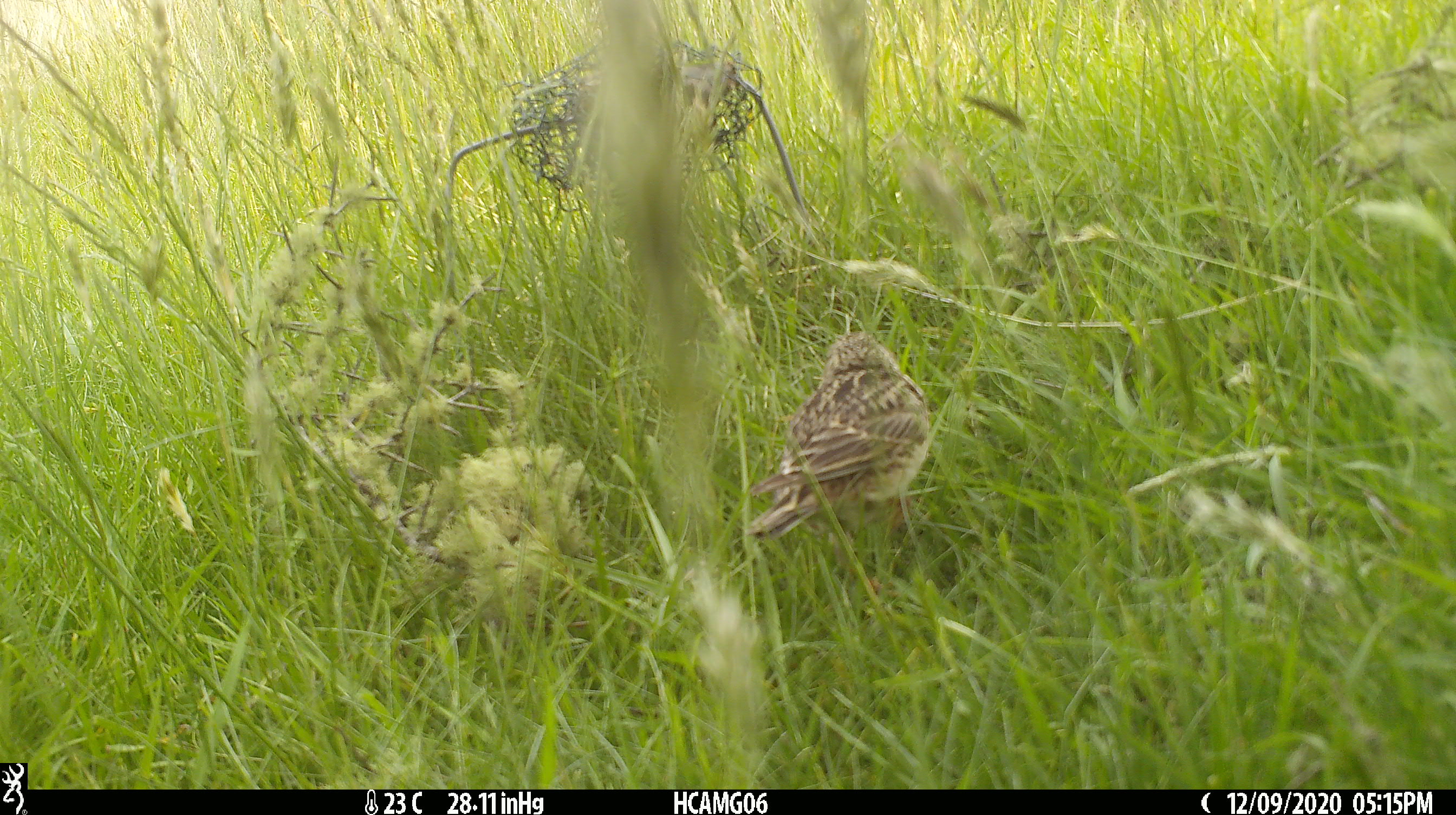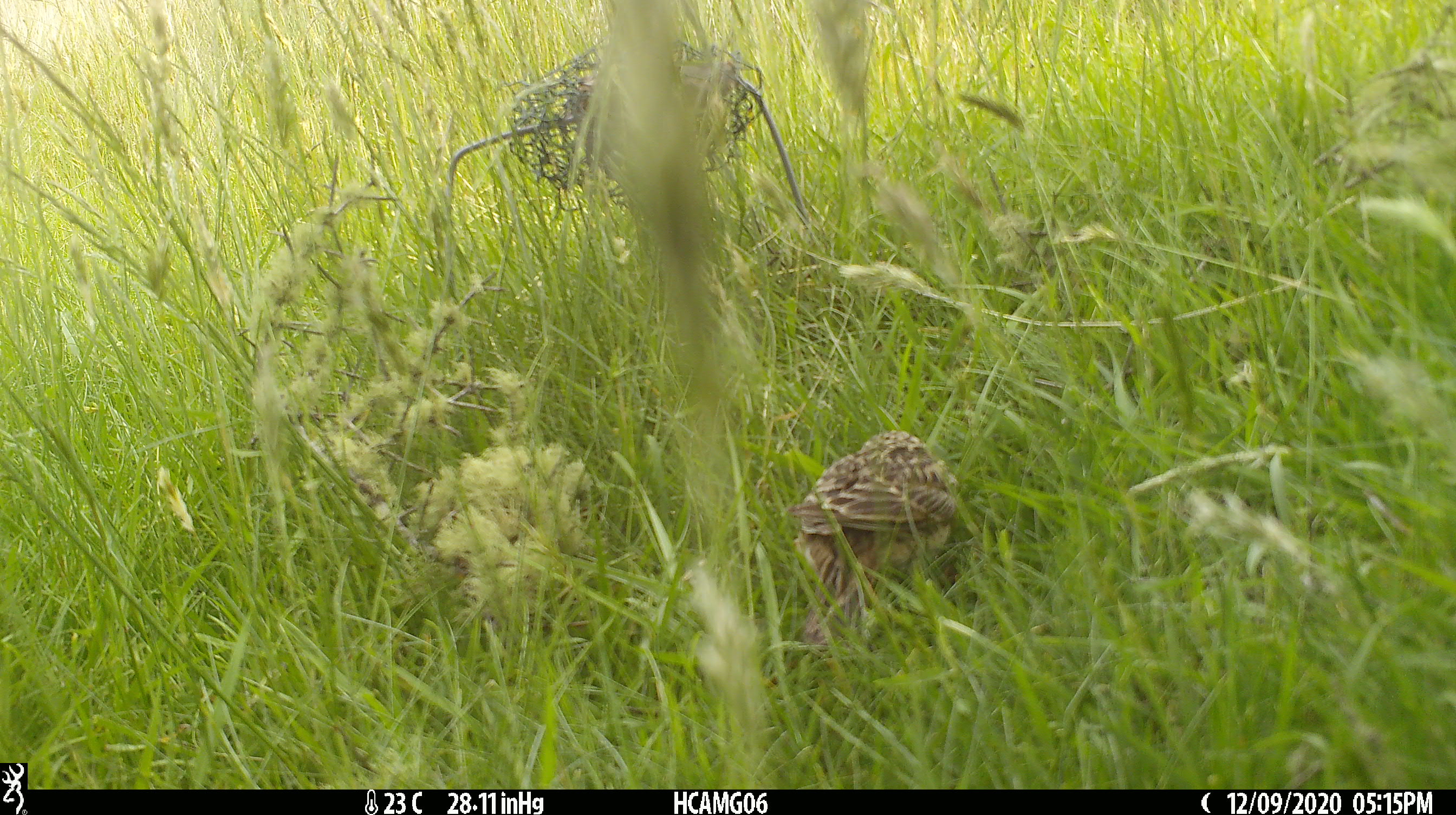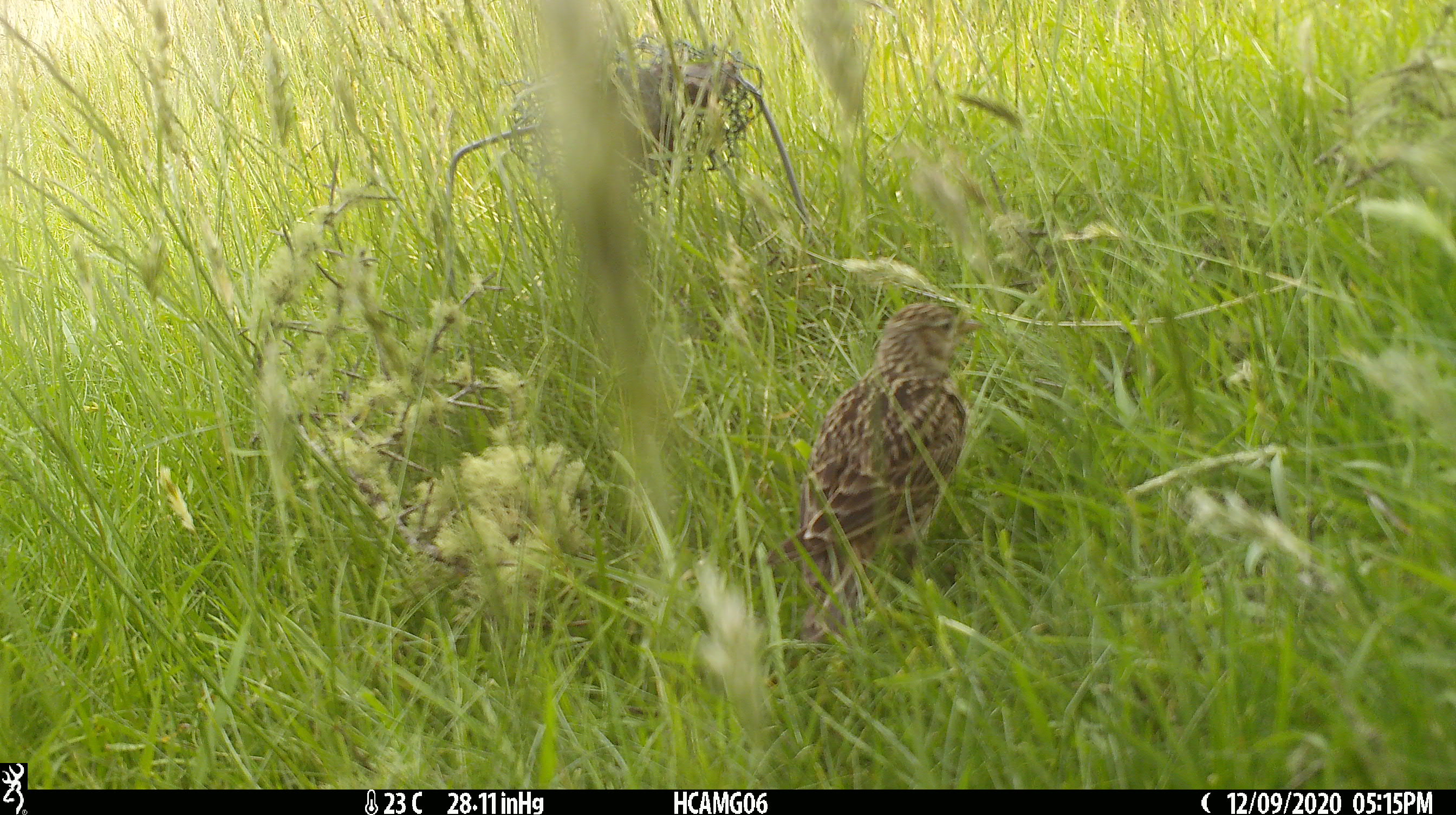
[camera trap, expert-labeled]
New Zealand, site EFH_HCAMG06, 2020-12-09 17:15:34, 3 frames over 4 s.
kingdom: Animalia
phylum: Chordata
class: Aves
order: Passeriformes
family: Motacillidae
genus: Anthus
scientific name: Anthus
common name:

★ ★ ★ ★ ★ ★ ★

Print the material exactly as given, but not the pictures.

[camera trap, expert-labeled]
New Zealand, site EFH_HCAMG06, 2020-12-09 17:15:34, 3 frames over 4 s.
kingdom: Animalia
phylum: Chordata
class: Aves
order: Passeriformes
family: Motacillidae
genus: Anthus
scientific name: Anthus
common name:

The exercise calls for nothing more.